When you see a red and white striped, spinning pole outside of a haircutting establishment, with the all too fun illusion of ribbons flowing upwards as the pole spins, have you ever wondered if the colors or the pole has symbolic meaning? I would say, who hasn’t? So, with an open invitation to double entendre and eye rolling smirks I will discuss the barber pole. Hm mmm, "That's what she said." I just couldn't resist. 
                I took some time to look up the history of the barber pole in Funk and Wagnell’s, dictionary of folklore. With information hardly more than a blurb, I searched further information through various reputable sites on the web.
                The barber pole was once a plain pole that was wrapped in bloody bandages to signify a place of medical practice. It later was a pole, painted red and white, with a basin atop signifying a bowl for leeches, and a basin below signifying bloodletting. You see, way before we acquired the much wiser knowledge of ear candles, colon cleansing, the “ped egg,” and detoxification, we were silly enough to believe that the body had four humors: black bile, yellow bile, phlegm, and blood. We also believed that the blood did not circulate in the body but remained stagnate. When there was an illness, melancholia, or if you just felt lethargic, you would go to the surgeon (in this case the barber), squeeze the pole to dilate your veins, and have some of your blood drained from your body allowing the body to make new and cleaner blood. Even George Washington took part in this. On his deathbed with a throat infection, he allowed about 80 ounces of blood to be drawn from his arm. It is not a definite that this is what killed him but it surely didn’t help. How silly they were, if his doctors only knew that they could just detoxify his body through soaking his feet or by lighting a candle and sticking it in his ear they may have saved him. Ha! What fools!
So why did the barber become the surgeon? We have to look at the 17th Century church. It turns out that the bloodletting was originally performed by the institutions of the Catholic church. Most doctors and medical facilities were owned by the Catholic Church, and the church forbade the practice in belief that the human body was sacred and nobody should see the “dirty” parts. It didn’t take long before the practice of medical care was picked up by others, in this case by barbers.
                Interestingly enough, barbers became known for this throughout the world. They would cut hair, shave faces, extract teeth, and perform surgeries.  This seldom bode well for patients. Unclean conditions and instruments caused frequent infections. Believe it or not, washing hands and sterile medical implements are actually relatively new inventions (late 19th century). It was also the 19th century when barbers ceased the medical practices for the sole practice of barbering.
                End of the story? No. Even after the separation of barbering and doctoring the barbers kept the pole. The pole is symbolic of the barbering profession. Thus, who gets to use the pole for representation is cause for argument and legal battles between stylists and barbers. Michigan has even proposed legislation that only permits barber shops to use the symbolic red and white pole.
                So would I let my barbers Zeb or T.G. extract a tooth or draw blood? If there were no other facilities around, yes, I would. They seem like nice enough guys. Why not? Next week look forward to a column about catfishing lore. 

Saturday, July 13, 2013

Renewing My Mancode License

Renewing My Bro Code License—a trip to the barbershop

I am ready for a trip to renew my Mancode License, to the Mecca of Manliness, the Cultivator to the Code, the Gas Tank of Testosterone, to the . . . BARBERSHOP.

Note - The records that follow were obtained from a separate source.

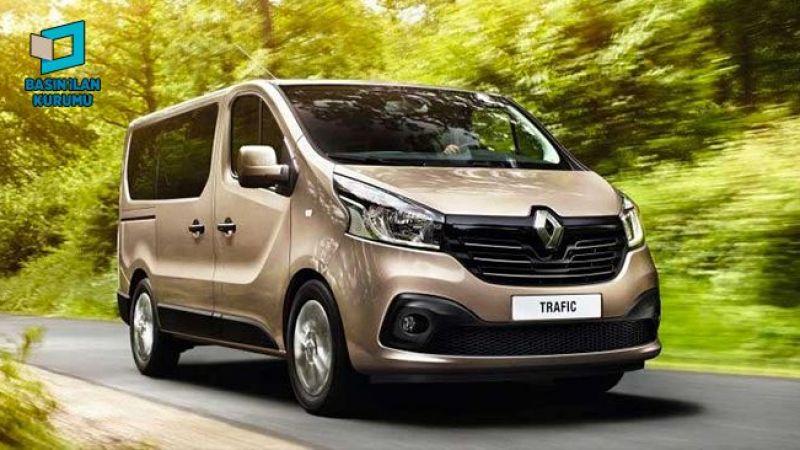 İcradan satılık 2016 model Renault Traffic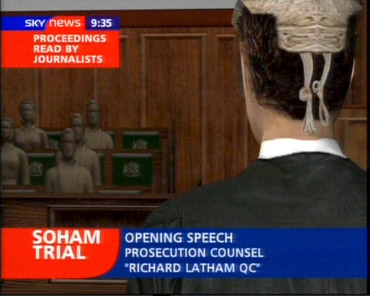 news-events-2003-soham-trial-22096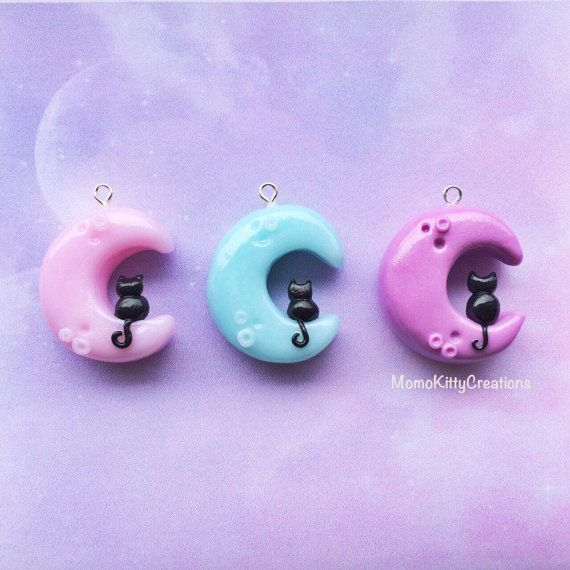 Kitty Kawaii Goth pastel dans le charme de par MomoKittyCreations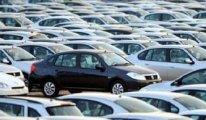 Otomotiv üretimi 9 ayda yüzde 9 azaldı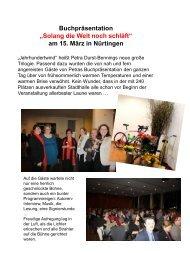 """""""Solang die Welt noch schläft"""" am 15. März in Nürtingen"""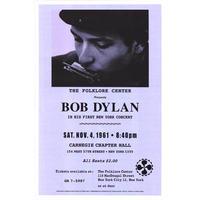 RP-009 BOB DYLAN 1st Concert #MUSIC ポスター/Reprint 458mm×310mm
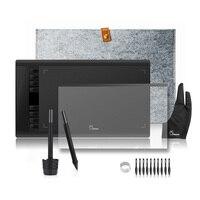 2 Stylos Parblo A610 Graphique Dessin Tablette Numérique avec Laine Doublure Sac + De Protection Film + Doigt Gant + 10 stylo Conseils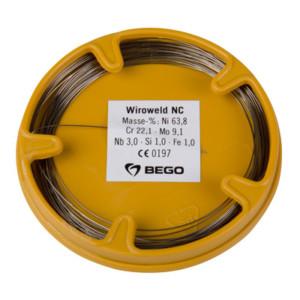 Wiroweld NC - Schweißzusatzwerkstoff Ni-Cr Ø 0,35 mm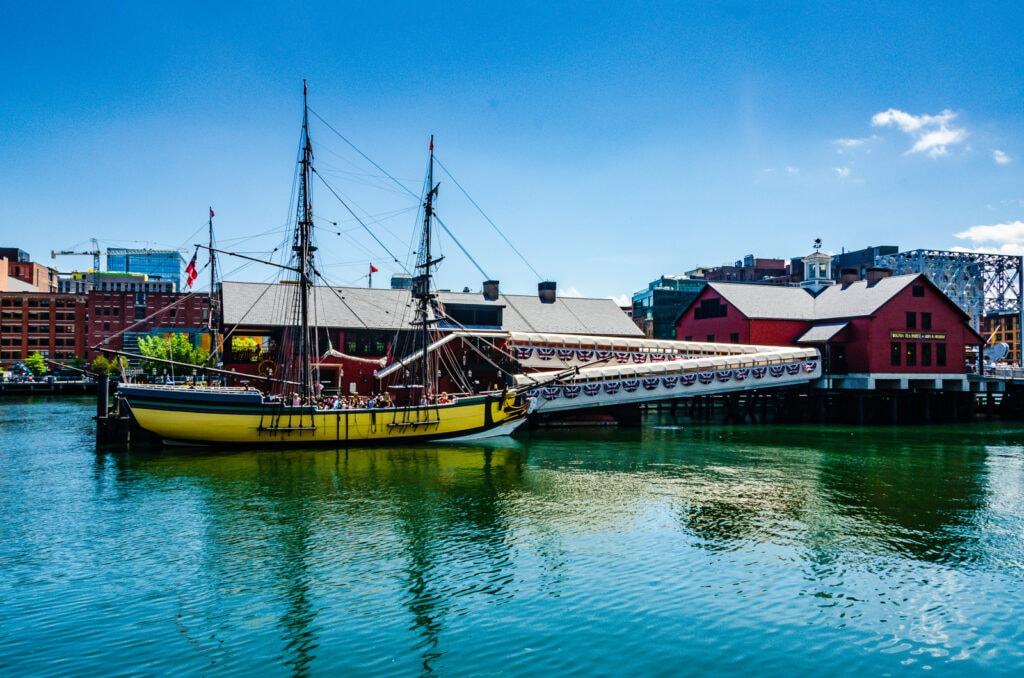 Boston Tea Party Ship Museum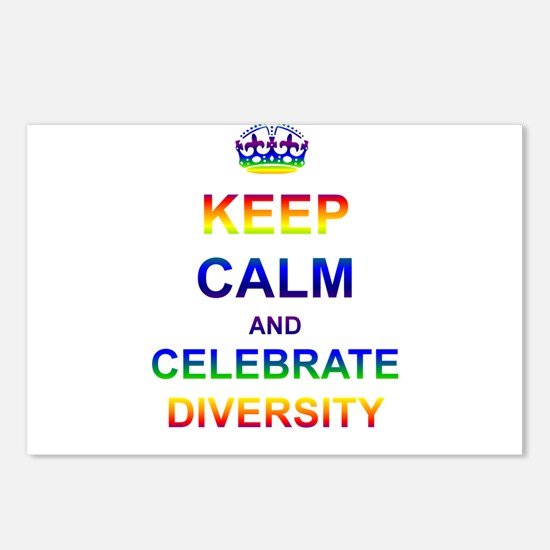 Keep Calm and Celebrate Diver Postcards (Package o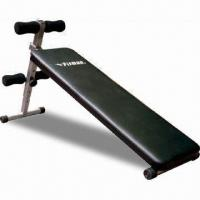 Sit-up Bench with 130 x 33 x 56cm Dimensions Manufactures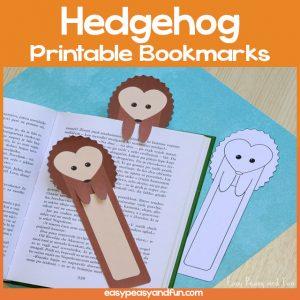 Hedgehog Printable Bookmarks
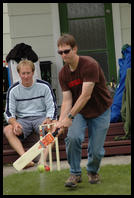Matt playing backyard cricket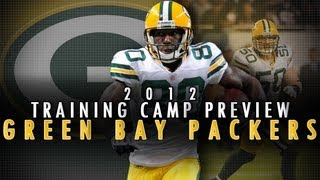 Green Bay Packers Training Camp Preview | Will The Packers Cut Donald Driver?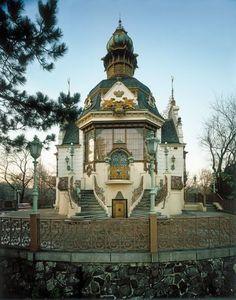 Hanava Pavilion, 1891, Otto Hieser, Prague, Czech Republic,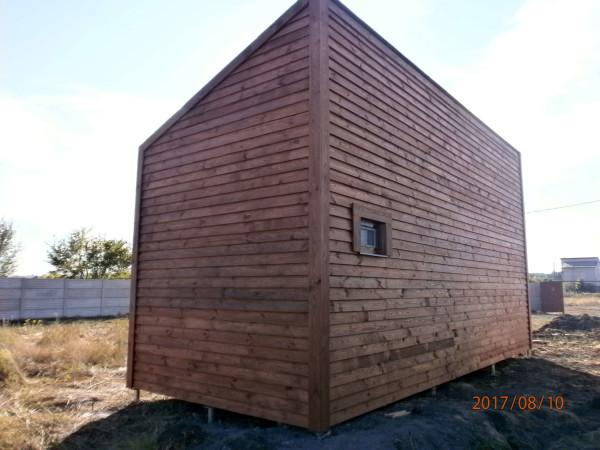 жилой модульный дом 23м2 - купить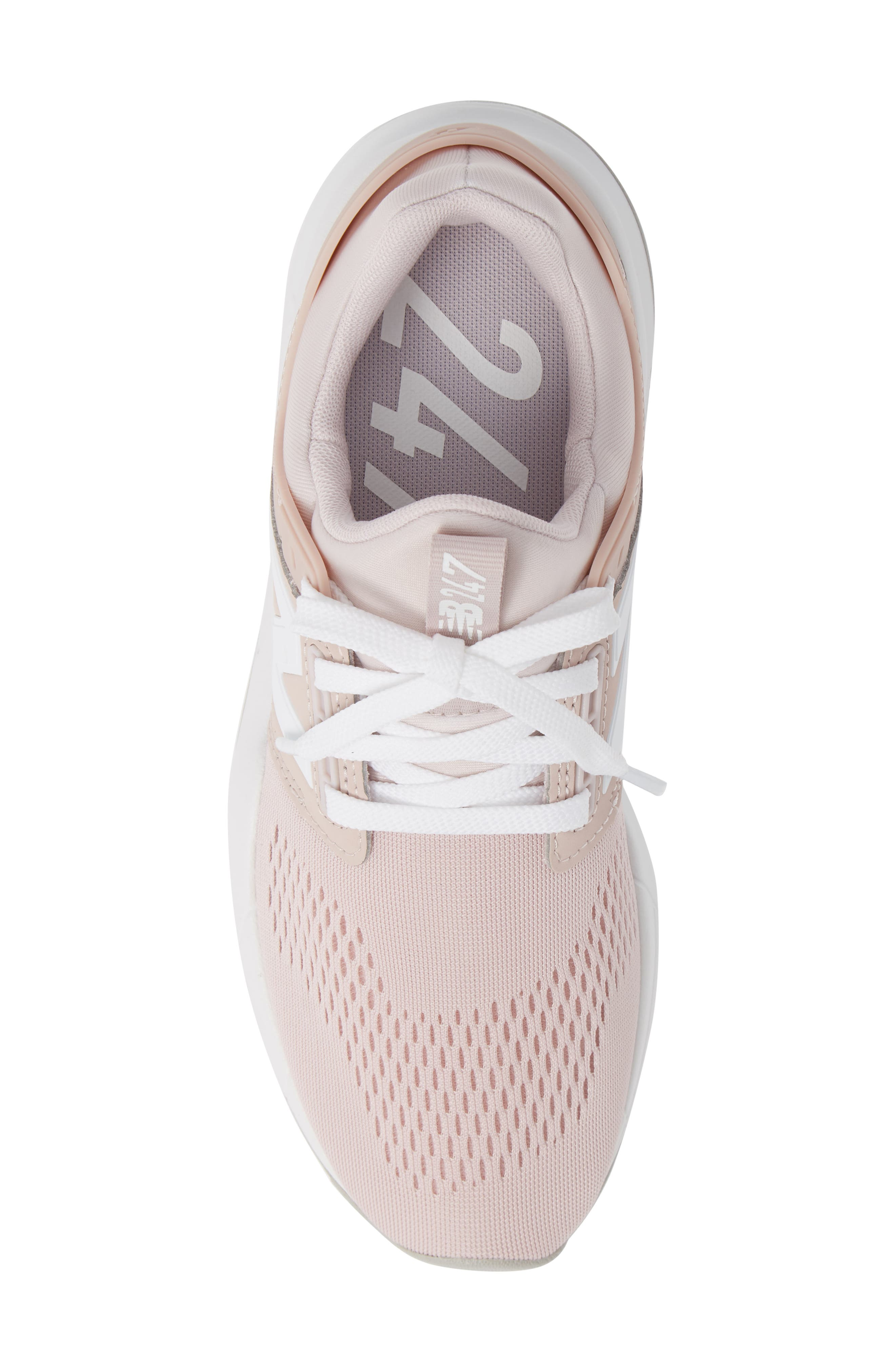 247 Sneaker,                             Alternate thumbnail 5, color,                             CONCH SHELL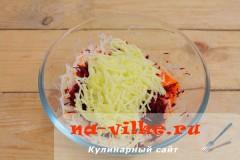 salat-vitaminniy-5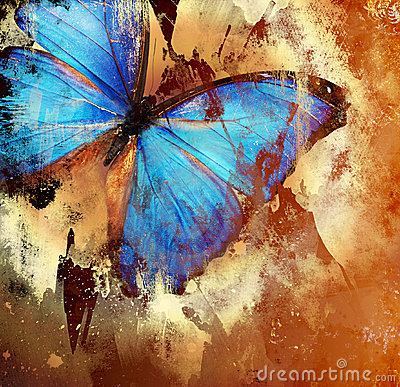 Free Blue Butterfly Stock Images - 3654204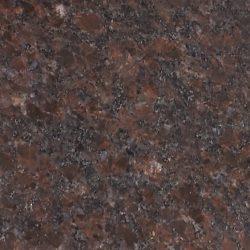 Punertavanruskea graniittitaso Suklaa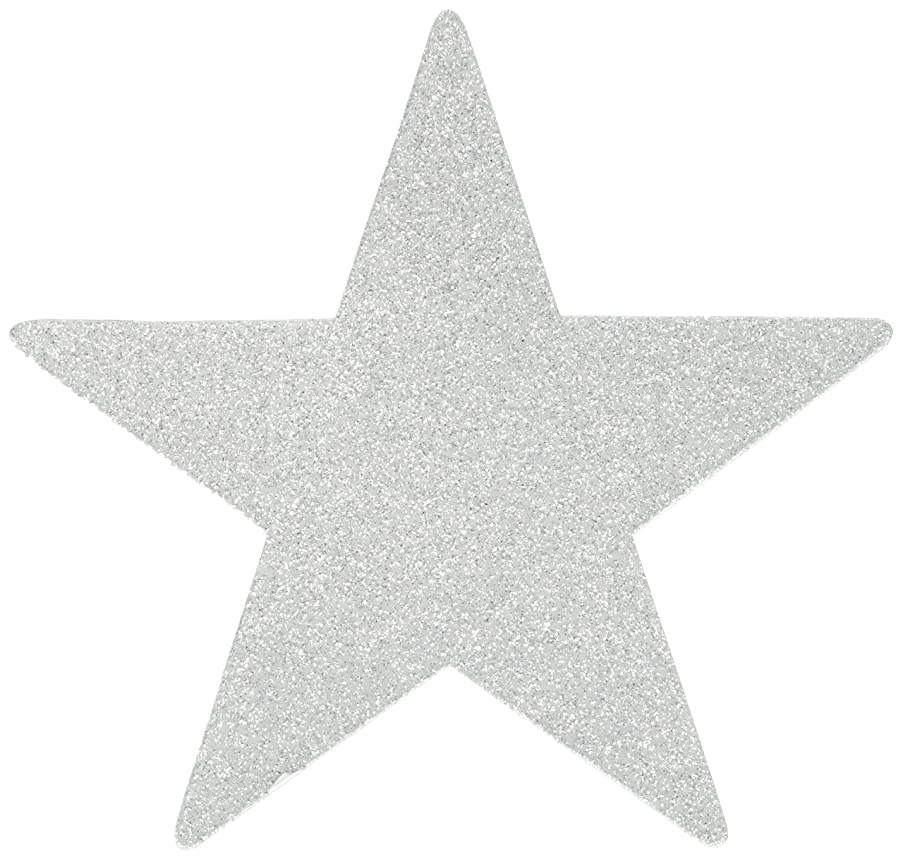 Star Cutouts | Silver | Pack of 5 | Party Decor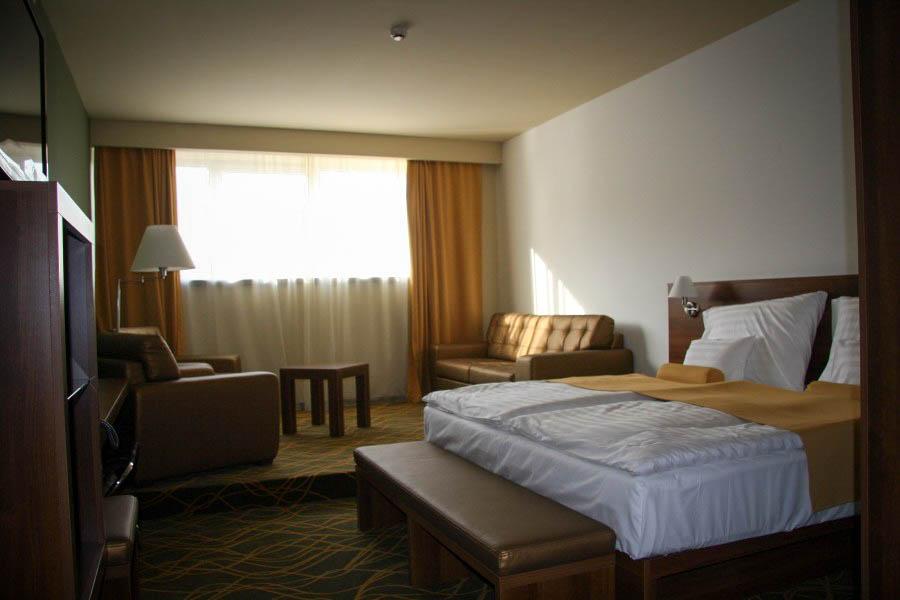 Hotel MIRAGE Hévíz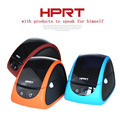 Label printer HTRP New Upgrade high quality 80mm POS Thermal printer bills receipt printer multifuncional Printers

Once in a while, about every three weeks or so, I feel like I need to take a sabbatical from my daily life of political correctness and pleasing others. I feel a need to be real and honest; to forget about saying the right things to the right people; to drop my arms from their defensive position and relax and just be comfortable being myself; so, I go to the barbershop.

For the first several years of my life, my dad inflicted his personal idea of a good haircut on me. He was a soldier in the Army, so, he sheared my head in a “military” style cut until it would be hard to discern my head from the oniony head, just can’t keep from touching it, Chia Pet plant. Luckily, these years were on or around military bases, so, all the other kids had similar hairstyles. At around 7 or 8 years old, Dad became a part-time soldier and a full-time civilian. We lived in the same town as my grandpa, and Grandpa  took over Little Paul’s hair-cutting.

Grandpa took me to Buzz’s Barbershop in Desoto, Missouri. Buzz was a retired war veteran and ex-star athlete in Desoto. In the basement of his home, Buzz had plenty of chairs where the town’s old men could sit, gossip, and reminisce about times gone by. He also had a barber chair. In between sentences and during awkward pauses, Buzz would cut hair if there was a person sitting where the scissors work.  Buzz and a nice man named Basil Davis were who cut my hair while I lived in Missouri. Occasionally my Aunt Kathy would cut my hair in her salon, but I honestly always felt a little “girly” at the salon unless it was empty.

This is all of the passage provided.